Démonstration expérimentale de la déviation de Coriolis

Démonstration expérimentale de la déviation de Coriolis

Objectifs

   
Les effets de la "force" de Coriolis due à la rotation de la Terre ne peuvent pas s'observer dans la vie courante car ils n'ont de conséquences visibles qu'à une très grande échelle spatiale comme le montre l'exemple du camion (voir  Le rôle de la "force" de Coriolis dans le déplacement des masses d'air).

Parmi les manifestations observables de l'effet de la "force" de Coriolis due à la rotation de la Terre, on cite le plus souvent :
- l'usure plus grande des rails droits de chemin de fer qui ont un parcours rectiligne,
- la déviation des balles ou obus de canons,
- le pendule de Foucault.

Pour observer facilement l'effet d'une " force " de Coriolis, il faut réduire l'échelle spatiale et accélérer la vitesse du référentiel tournant. La vitesse de rotation d'un manège est 100 000 fois plus grande que la vitesse de rotation de la Terre.
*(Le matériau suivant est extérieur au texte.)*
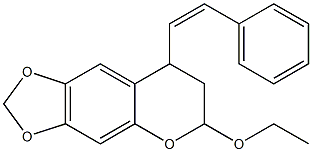 2-Ethoxy-3,4-dihydro-4-[(Z)-2-phenylethenyl]-6,7-methylenedioxy-2H-1-benzopyran,,结构式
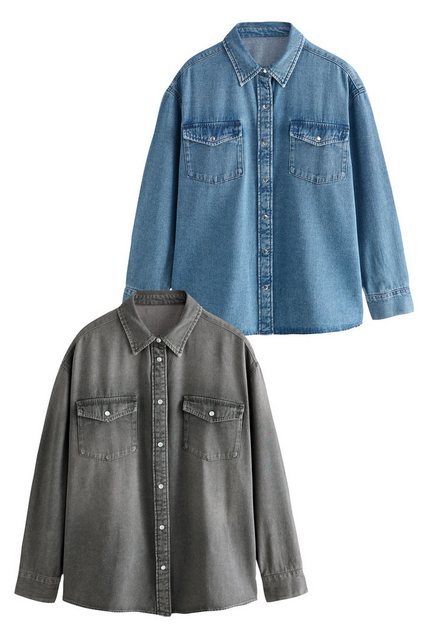 The Set Jeanshemd The Set 2er-Pack Denimhemden (2-tlg) günstig online kaufen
Un mobile en déplacement dans un manège en rotation est donc soumis à une " force " de Coriolis observable.

Les élèves de lycée acquièrent dans le cours de physique, les notions de force, de référentiels et de relativité du mouvement. Mais celle de référentiel tournant est hors programme. On en reste donc à une approche qualitative.
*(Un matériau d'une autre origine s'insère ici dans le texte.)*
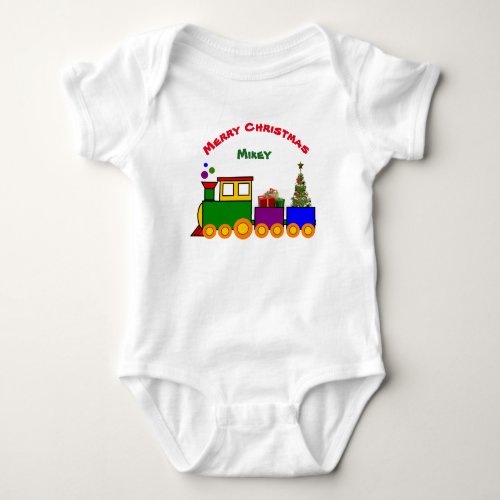 Christmas Train Baby Romber Baby Bodysuit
Un certain nombre de manipulations permettent, à petite échelle et grande vitesse, de visualiser le déplacement dans un référentiel tournant d'un mobile qui a dans un référentiel galiléen un mouvement rectiligne uniforme. 
 
 
Expérience n° 1 : Déplacement d'un palet sur coussin d'air

Un plateau à coussin d'air est en rotation. L'expérimentateur qui tourne avec le plateau  lance un palet.  Le coussin d'air supprime les forces de frottement.
Le palet  se déplace en ligne droite dans le référentiel de la salle considéré comme fixe. Sa direction est donnée par l'expérimentateur qui lâche le palet. Pendant que le palet se déplace, le disque tourne ainsi que l'expérimentateur. Dans l'expérience, le palet a le temps de traverser le plateau, alors qu'en dessous celui-ci décrit une courbe fermée, ce qui permet à l'expérimentateur de le récupérer. Dans le référentiel du plateau  en rotation la distance parcourue, en un même temps, par le palet est plus grande que dans le référentiel fixe : il subit une accélération de sa vitesse : la "force" de Coriolis. 
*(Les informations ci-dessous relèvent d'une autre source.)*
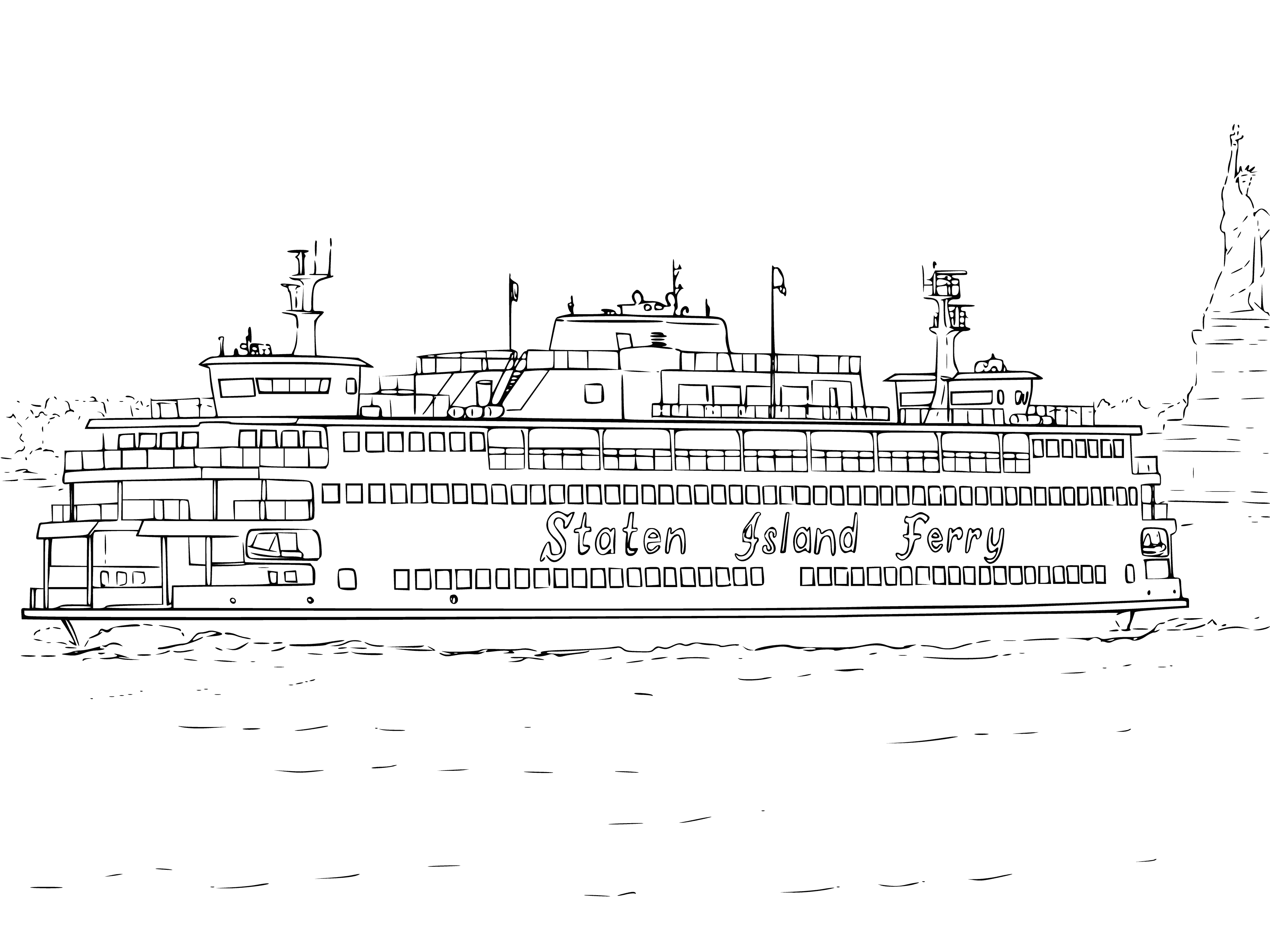 coloring page: People on Ferry enjoying views in many ways: walking, sitting, standing. Big, white Ferry with blue stripes and many levels, windows. #Ferrylife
Expérience n° 2 : Lancé de ballon sur un manège

Quatre enfants, vêtus de couleurs différentes, sont assis à la périphérie d'un manège : 0° jaune, 90° rouge, 180° vert, 270° bleu. Le manège tourne.

  1. La caméra est située au-dessus du manège, dans un repère que l'on peut considérer comme fixe. Le « jaune » envoie le ballon vers le « vert » en le faisant rouler sur le sol face à lui. Qui reçoit le ballon ? C'est le « rouge », situé à 90° du lanceur. Faisons avancer les images pas à pas pour mieux voir la trajectoire du  ballon. Il décrit effectivement une courbe sur le plancher du manège. Mais si, sur l'écran de l'ordinateur, on maintient une règle près du lanceur en jaune, on constate que la balle suit une trajectoire rectiligne.
  2. Le cameraman occupe la place de l'enfant en vert. Il est dans le référentiel tournant. On observe les courbes décrites par le ballon.

Cette expérience ressemble à celle du palet mais lorsque la balle roule sur le sol du manège les forces de frottement interviennent dans le tracé de la trajectoire.